◆ WRITTEN PROBLEM ◆
Give the data again, word for word.

◆ EXERCISE MATERIAL ◆
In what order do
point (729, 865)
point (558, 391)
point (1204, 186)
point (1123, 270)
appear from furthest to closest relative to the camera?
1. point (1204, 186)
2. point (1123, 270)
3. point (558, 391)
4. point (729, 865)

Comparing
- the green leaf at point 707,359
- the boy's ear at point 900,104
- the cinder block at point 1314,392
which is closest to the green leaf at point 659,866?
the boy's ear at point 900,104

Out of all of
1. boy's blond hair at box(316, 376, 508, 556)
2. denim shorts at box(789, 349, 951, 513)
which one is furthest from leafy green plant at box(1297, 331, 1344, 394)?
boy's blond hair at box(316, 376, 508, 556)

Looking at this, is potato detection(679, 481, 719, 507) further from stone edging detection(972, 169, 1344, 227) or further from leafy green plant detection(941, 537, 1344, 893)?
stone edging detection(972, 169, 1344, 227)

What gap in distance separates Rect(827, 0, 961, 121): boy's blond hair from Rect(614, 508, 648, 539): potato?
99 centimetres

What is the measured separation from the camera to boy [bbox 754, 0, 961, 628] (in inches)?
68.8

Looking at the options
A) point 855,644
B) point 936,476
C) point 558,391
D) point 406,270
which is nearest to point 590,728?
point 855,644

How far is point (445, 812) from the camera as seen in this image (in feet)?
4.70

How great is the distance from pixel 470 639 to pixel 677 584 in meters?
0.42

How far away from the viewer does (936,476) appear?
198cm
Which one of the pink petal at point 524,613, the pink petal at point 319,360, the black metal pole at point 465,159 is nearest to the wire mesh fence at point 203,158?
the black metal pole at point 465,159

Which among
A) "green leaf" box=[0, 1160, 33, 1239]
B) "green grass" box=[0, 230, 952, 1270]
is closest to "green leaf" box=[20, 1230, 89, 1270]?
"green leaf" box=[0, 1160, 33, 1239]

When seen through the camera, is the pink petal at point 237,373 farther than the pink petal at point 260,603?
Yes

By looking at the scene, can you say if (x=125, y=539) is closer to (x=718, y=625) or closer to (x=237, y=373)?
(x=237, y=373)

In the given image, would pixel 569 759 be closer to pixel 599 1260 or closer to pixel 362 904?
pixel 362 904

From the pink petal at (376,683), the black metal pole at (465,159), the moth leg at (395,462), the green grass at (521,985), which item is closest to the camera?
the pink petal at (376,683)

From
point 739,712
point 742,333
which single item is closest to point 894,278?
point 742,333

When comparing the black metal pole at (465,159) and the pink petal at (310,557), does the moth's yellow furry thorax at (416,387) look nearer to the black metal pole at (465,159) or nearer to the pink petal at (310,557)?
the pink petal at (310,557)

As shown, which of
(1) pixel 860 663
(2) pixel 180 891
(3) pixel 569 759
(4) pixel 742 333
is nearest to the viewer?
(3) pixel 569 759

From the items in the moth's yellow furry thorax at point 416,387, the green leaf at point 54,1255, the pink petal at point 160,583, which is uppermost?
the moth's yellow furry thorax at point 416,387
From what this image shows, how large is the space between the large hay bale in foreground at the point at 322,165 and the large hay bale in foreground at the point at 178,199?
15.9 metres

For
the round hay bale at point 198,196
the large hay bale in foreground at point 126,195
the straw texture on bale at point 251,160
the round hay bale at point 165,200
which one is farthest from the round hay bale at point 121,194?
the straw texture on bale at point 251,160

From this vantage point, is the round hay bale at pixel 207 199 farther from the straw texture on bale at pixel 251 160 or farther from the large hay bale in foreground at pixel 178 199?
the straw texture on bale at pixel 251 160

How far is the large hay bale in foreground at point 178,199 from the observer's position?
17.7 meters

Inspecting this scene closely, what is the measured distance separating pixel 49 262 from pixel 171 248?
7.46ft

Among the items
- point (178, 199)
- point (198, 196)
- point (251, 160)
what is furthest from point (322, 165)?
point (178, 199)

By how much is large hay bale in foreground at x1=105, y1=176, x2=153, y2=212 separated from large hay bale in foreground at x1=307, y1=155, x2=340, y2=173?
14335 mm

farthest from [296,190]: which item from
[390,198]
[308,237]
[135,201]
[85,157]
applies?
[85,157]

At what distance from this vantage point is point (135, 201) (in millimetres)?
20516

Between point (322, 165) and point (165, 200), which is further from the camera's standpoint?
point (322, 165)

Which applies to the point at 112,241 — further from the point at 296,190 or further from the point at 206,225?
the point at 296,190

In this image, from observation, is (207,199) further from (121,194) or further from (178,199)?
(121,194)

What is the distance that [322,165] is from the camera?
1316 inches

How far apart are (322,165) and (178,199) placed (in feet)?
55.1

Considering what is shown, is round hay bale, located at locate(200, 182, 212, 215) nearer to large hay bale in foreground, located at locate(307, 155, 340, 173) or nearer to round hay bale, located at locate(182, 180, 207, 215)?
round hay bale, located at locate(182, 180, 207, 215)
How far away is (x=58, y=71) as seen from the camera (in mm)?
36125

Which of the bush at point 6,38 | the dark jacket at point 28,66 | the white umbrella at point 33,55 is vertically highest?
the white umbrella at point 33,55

◆ SOLUTION TO THE EXERCISE ◆
In what order do
point (729, 865)
point (558, 391)
point (1204, 186)
point (1123, 270)
appear from furthest to closest relative to the camera?
1. point (1204, 186)
2. point (1123, 270)
3. point (558, 391)
4. point (729, 865)

Comparing
- the green leaf at point 707,359
- the boy's ear at point 900,104
- the cinder block at point 1314,392
which is closest to the green leaf at point 659,866?
the boy's ear at point 900,104

Out of all of
1. boy's blond hair at box(316, 376, 508, 556)
2. denim shorts at box(789, 349, 951, 513)
which one is furthest from leafy green plant at box(1297, 331, 1344, 394)?
boy's blond hair at box(316, 376, 508, 556)

Looking at this, is potato detection(679, 481, 719, 507) further from stone edging detection(972, 169, 1344, 227) or further from leafy green plant detection(941, 537, 1344, 893)?
stone edging detection(972, 169, 1344, 227)

What gap in distance separates Rect(827, 0, 961, 121): boy's blond hair from Rect(614, 508, 648, 539): potato?
99 centimetres

What is the measured separation from the camera to boy [bbox 754, 0, 961, 628] (in inches)?
68.8

Looking at the options
A) point 855,644
B) point 936,476
C) point 558,391
D) point 406,270
which is nearest to point 590,728?
point 855,644

How far is point (445, 812) from the camera as seen in this image (in feet)?
4.70

How great is the distance from pixel 470 639 to pixel 677 584 in meters?
0.42

How far away from the viewer does (936,476) appear?
198cm
Which one of the pink petal at point 524,613, the pink petal at point 319,360, the black metal pole at point 465,159 is nearest to the wire mesh fence at point 203,158?
the black metal pole at point 465,159

Which among
A) "green leaf" box=[0, 1160, 33, 1239]
B) "green grass" box=[0, 230, 952, 1270]
is closest to "green leaf" box=[20, 1230, 89, 1270]?
"green leaf" box=[0, 1160, 33, 1239]

When seen through the camera, is the pink petal at point 237,373 farther than the pink petal at point 260,603?
Yes

By looking at the scene, can you say if (x=125, y=539) is closer to (x=718, y=625) or closer to (x=237, y=373)?
(x=237, y=373)

In the given image, would pixel 569 759 be closer to pixel 599 1260 or closer to pixel 362 904?
pixel 362 904

From the pink petal at (376,683), the black metal pole at (465,159), the moth leg at (395,462), the green grass at (521,985), which item is closest to the camera?
the pink petal at (376,683)

From
point 739,712
point 742,333
which single item is closest to point 894,278?
point 742,333

When comparing the black metal pole at (465,159) and the pink petal at (310,557), does the moth's yellow furry thorax at (416,387) look nearer to the black metal pole at (465,159) or nearer to the pink petal at (310,557)?
the pink petal at (310,557)

As shown, which of
(1) pixel 860 663
(2) pixel 180 891
(3) pixel 569 759
(4) pixel 742 333
is nearest to the viewer?
(3) pixel 569 759

From the items in the moth's yellow furry thorax at point 416,387, the green leaf at point 54,1255, the pink petal at point 160,583, which is uppermost?
the moth's yellow furry thorax at point 416,387
From what this image shows, how large is the space between the large hay bale in foreground at the point at 322,165 and the large hay bale in foreground at the point at 178,199?
15.9 metres

For
the round hay bale at point 198,196
the large hay bale in foreground at point 126,195
the straw texture on bale at point 251,160
the round hay bale at point 165,200
which one is farthest from the round hay bale at point 121,194?
the straw texture on bale at point 251,160

From this vantage point, is the round hay bale at pixel 207 199 farther from the straw texture on bale at pixel 251 160 or farther from the large hay bale in foreground at pixel 178 199?
the straw texture on bale at pixel 251 160

How far is the large hay bale in foreground at point 178,199 from the observer's position?
17.7 meters

Inspecting this scene closely, what is the measured distance separating pixel 49 262 from pixel 171 248?
7.46ft

Among the items
- point (178, 199)
- point (198, 196)
- point (251, 160)
what is furthest from point (322, 165)?
point (178, 199)

By how much is large hay bale in foreground at x1=105, y1=176, x2=153, y2=212 separated from large hay bale in foreground at x1=307, y1=155, x2=340, y2=173?
14335 mm

farthest from [296,190]: which item from
[390,198]
[308,237]
[135,201]
[85,157]
applies?
[85,157]

At what distance from this vantage point is point (135, 201) (in millimetres)?
20516

Between point (322, 165) and point (165, 200), which is further from the camera's standpoint?
point (322, 165)

Which applies to the point at 112,241 — further from the point at 296,190 or further from the point at 206,225?
the point at 296,190

In this image, from observation, is (207,199) further from (121,194) or further from (178,199)?
(121,194)

What is the distance that [322,165] is from the camera?
1316 inches

How far apart are (322,165) and (178,199) placed (in feet)?
55.1

Considering what is shown, is round hay bale, located at locate(200, 182, 212, 215) nearer to large hay bale in foreground, located at locate(307, 155, 340, 173) or nearer to round hay bale, located at locate(182, 180, 207, 215)?
round hay bale, located at locate(182, 180, 207, 215)
How far away is (x=58, y=71) as seen from the camera (in mm)?
36125

Which of the bush at point 6,38 | the dark jacket at point 28,66 | the white umbrella at point 33,55 is vertically highest?
the white umbrella at point 33,55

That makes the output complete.